Mongabay.co.id

Standardisasi Pengelolaan Tambak Udang Superintensif Diharapkan Ada Pada 2022

 

Standardisasi pengelolaan tambak udang superintensif dinilai sangat penting agar bisa menjadi acuan masyarakat maupun pelaku usaha yang ingin menekuni budidaya udang vaname dengan hasil panen optimal. Dengan standardisasi juga, kendala-kendala yang dihadapi selama melakukan budidaya udang bisa diminimalisir.

Hal ini ditegaskan Menteri Kelautan dan Perikanan, Sakti Wahyu Trenggono, saat meninjau Instalasi Tambak Percobaan (ITP) Punaga, Kabupaten Takalar, Sulawesi Selatan, Jumat (18/6/2021). Instalasi ini berada di bawah naungan Balai Riset Perikanan Budidaya Air Payau dan Penyuluhan Perikanan Pusat Riset Perikanan, BRSDM KKP.

“Harus ada standar yang kita keluarkan sebagai acuan dalam mengelola tambak superintensif ini. Misalnya, standardisasi PH air, ukuran kolam, padat tebar, termasuk supply energinya sampai itu nemu. Itu namanya penelitian. Jadi ada waktu penelitian yang jadi toleransi sampai kita mendapat hasil paling optimal untuk disampaikan ke masyarakat dan industri,” ungkap Trenggono saat berdialog dengan peneliti di lokasi tambak.

Trenggono berharap standardisasi pengelolaan tambak udang superintensif terealisasi di tahun 2022, sehingga dapat digunakan sebagai acuan oleh masyarakat dan pelaku usaha yang ingin menekuni tambak udang superintensif. Teknik budidaya ini dinilai sebagai salah satu kunci peningkatan produksi udang di masa depan.

baca : Udang Indonesia di Lingkaran Kuantitas, Kualitas, dan Keberlanjutan Lingkungan

 

Menteri Kelautan dan Perikanan, Sakti Wahyu Trenggono, saat meninjau Instalasi Tambak Percobaan (ITP) Punaga, Kabupaten Takalar, Sulawesi Selatan, Jumat (18/6/2021). Foto : KKP

 

Dengan teknologi superintensif hasil panen bisa berkali-kali lipat lebih banyak dari hasil produksi tambak udang konvensional, semi intensif maupun intensif. Sebagai contoh, hasil panen per hektare tambak superintensif mencapai 40 ton per tahun. Operasional tambak ini juga lebih ramah lingkungan, sebab sudah dilengkapi dengan Instalasi Pengelolaan Air Limbah (IPAL).

Data:
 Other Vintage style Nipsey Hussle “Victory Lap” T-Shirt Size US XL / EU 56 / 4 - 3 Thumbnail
==
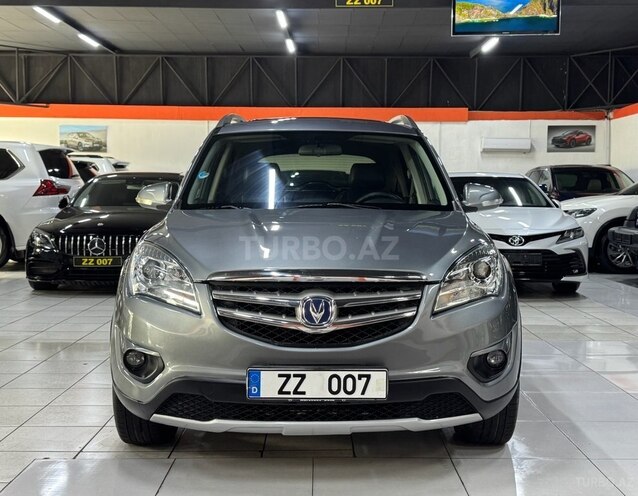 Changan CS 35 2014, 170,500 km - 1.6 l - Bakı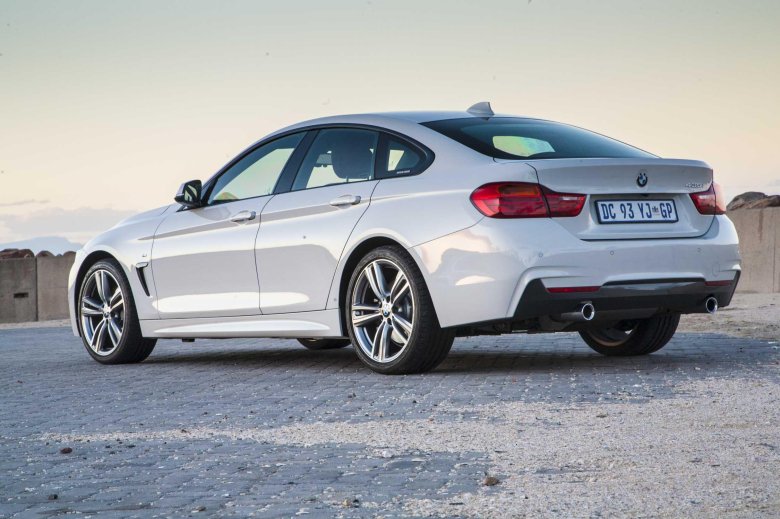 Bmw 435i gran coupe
--
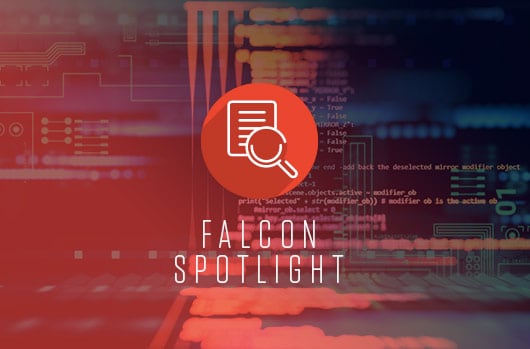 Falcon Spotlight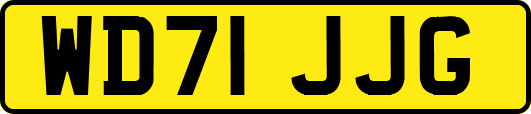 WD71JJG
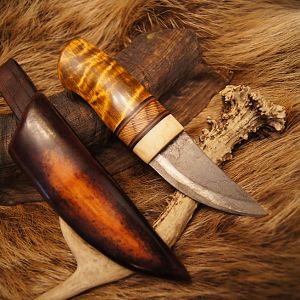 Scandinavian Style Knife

Petunjuk Latihan: Lanjutkan artikel tentang standardisasi tambak udang superintensif, mulai setelah kalimat terakhirnya.

Hasil:
“Kalau flow budidayanya sudah bagus bener. Air mulai diambil dari laut, masuk tandon, kemudian dibeningkan lagi baru masuk ke kolam budidaya. Terdapat IPAL juga sehingga tidak mencemari laut,” ungkapnya.

Selain standardisasi pengelolaan, Trenggono juga meminta jajarannya menghitung lebih detail biaya produksi udang per kilogramnya pada ukuran kolam tertentu. Perhitungan ini penting untuk menarik minat pelaku usaha untuk berinvestasi, dan memudahkan mereka dalam menjalankan kegiatan budidaya udang vaname superintensif.

“Ini dihitung lagi ya, sampai dapat harga yang ideal,” ujarnya.

Trenggono optimis budidaya tambak udang superintensif dapat segera diterapkan untuk segmentasi industri maupun rumah tangga. Kegiatan tersebut dinilai dapat berkontribusi dalam meningkatkan pertumbuhan ekonomi lokal maupun nasional. KKP sendiri siap membantu masyarakat dari sisi infrastruktur maupun pinjaman permodalan.

“Kalau ini bisa dijalankan tahun ini,  sehingga tahun 2022 kita punya standar, Ditjen Perikanan Budidaya bisa segera mengimplementasikan ini ke masyarakat, termasuk kolam bundar, lalu kita buatkan instalasinya. Wah sejahtera ini,” ujarnya.

baca juga : Bagaimana Cara Manfaatkan Tambak Udang Non Aktif?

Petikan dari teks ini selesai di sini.